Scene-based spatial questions
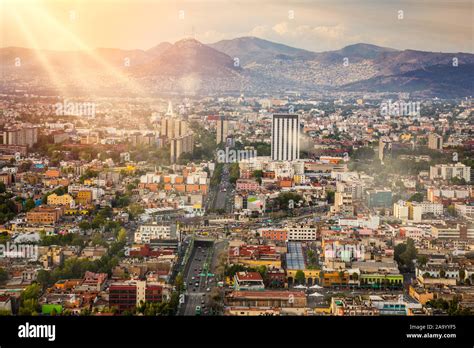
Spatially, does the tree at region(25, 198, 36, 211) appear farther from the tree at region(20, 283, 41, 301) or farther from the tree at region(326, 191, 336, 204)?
the tree at region(326, 191, 336, 204)

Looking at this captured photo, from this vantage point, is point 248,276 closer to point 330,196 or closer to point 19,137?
point 330,196

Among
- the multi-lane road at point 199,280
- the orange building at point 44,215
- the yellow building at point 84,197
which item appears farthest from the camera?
Result: the yellow building at point 84,197

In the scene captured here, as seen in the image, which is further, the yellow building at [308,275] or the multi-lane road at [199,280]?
the yellow building at [308,275]

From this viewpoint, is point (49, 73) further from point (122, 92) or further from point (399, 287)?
point (399, 287)

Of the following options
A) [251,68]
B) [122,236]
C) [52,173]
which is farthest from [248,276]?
[251,68]

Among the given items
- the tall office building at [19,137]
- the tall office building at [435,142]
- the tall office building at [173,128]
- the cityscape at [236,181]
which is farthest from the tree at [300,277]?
the tall office building at [173,128]

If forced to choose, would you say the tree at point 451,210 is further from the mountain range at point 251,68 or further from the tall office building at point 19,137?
the tall office building at point 19,137
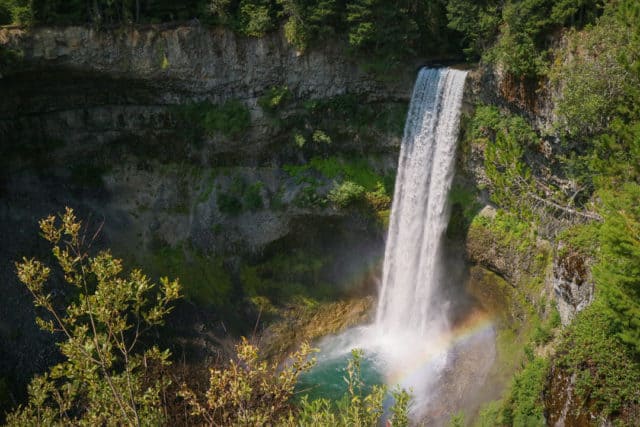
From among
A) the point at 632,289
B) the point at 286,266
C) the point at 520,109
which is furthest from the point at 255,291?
the point at 632,289

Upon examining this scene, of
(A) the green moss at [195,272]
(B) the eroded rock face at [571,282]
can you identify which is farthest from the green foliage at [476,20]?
(A) the green moss at [195,272]

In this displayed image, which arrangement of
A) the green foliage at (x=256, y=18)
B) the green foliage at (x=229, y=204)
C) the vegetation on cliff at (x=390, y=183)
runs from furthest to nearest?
the green foliage at (x=229, y=204) < the green foliage at (x=256, y=18) < the vegetation on cliff at (x=390, y=183)

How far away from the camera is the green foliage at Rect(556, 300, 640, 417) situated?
12320 millimetres

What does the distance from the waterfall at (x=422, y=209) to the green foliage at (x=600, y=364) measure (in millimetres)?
10545

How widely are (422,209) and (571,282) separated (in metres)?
9.86

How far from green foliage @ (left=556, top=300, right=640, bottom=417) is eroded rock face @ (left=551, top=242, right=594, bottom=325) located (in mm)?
1042

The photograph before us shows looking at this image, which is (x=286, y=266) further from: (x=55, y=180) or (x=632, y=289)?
(x=632, y=289)

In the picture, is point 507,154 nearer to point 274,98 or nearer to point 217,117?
point 274,98

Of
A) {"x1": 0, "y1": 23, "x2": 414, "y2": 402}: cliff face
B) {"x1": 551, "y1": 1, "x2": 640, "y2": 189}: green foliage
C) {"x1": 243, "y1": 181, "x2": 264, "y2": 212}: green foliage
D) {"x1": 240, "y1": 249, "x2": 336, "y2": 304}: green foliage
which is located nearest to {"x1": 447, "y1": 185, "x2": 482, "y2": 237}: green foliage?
{"x1": 0, "y1": 23, "x2": 414, "y2": 402}: cliff face

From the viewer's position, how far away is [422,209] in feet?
83.1

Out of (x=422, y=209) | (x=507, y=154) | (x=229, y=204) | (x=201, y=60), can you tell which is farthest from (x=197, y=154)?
(x=507, y=154)

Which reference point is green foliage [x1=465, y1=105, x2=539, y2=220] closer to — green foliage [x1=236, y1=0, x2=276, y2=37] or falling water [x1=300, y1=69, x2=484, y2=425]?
falling water [x1=300, y1=69, x2=484, y2=425]

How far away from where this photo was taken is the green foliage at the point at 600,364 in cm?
1232

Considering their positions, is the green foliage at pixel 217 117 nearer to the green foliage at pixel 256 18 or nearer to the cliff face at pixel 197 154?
the cliff face at pixel 197 154
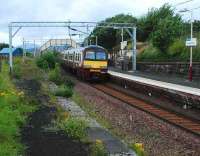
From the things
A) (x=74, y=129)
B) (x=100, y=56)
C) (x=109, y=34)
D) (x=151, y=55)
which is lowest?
(x=74, y=129)

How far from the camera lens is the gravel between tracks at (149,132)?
13.5m

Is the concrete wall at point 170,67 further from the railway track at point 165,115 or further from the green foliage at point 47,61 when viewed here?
the railway track at point 165,115

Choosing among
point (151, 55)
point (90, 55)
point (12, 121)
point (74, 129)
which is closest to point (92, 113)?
point (12, 121)

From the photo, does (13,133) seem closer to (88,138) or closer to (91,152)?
(88,138)

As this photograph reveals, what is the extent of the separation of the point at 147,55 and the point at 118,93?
28.1 metres

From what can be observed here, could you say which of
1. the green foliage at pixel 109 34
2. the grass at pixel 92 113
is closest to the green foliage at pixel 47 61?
the green foliage at pixel 109 34

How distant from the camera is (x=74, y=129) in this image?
13016mm

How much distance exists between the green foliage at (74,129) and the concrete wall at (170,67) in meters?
27.7

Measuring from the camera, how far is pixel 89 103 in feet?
85.1

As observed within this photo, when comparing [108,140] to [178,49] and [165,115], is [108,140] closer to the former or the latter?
[165,115]

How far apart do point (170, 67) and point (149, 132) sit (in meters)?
31.5

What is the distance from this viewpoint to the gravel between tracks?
13500 millimetres

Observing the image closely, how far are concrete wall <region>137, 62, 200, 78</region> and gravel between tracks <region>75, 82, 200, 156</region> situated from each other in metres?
17.1

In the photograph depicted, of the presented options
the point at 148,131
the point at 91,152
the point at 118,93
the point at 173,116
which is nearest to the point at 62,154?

Task to complete
Starting with the line that contains "How far apart" and continuing through the last line, write these lines out again with "gravel between tracks" switched to "track ballast" and nothing else changed.

Full answer
How far apart do point (170, 67) and point (149, 132) sit (in meters)?
31.5

What is the distance from this viewpoint to the track ballast?
13500 millimetres

Observing the image closely, how far are concrete wall <region>137, 62, 200, 78</region> and track ballast <region>75, 82, 200, 156</region> situated from each other in metres?
17.1

In the photograph depicted, of the presented options
the point at 148,131
the point at 91,152
the point at 118,93
the point at 173,116
which is nearest to the point at 62,154?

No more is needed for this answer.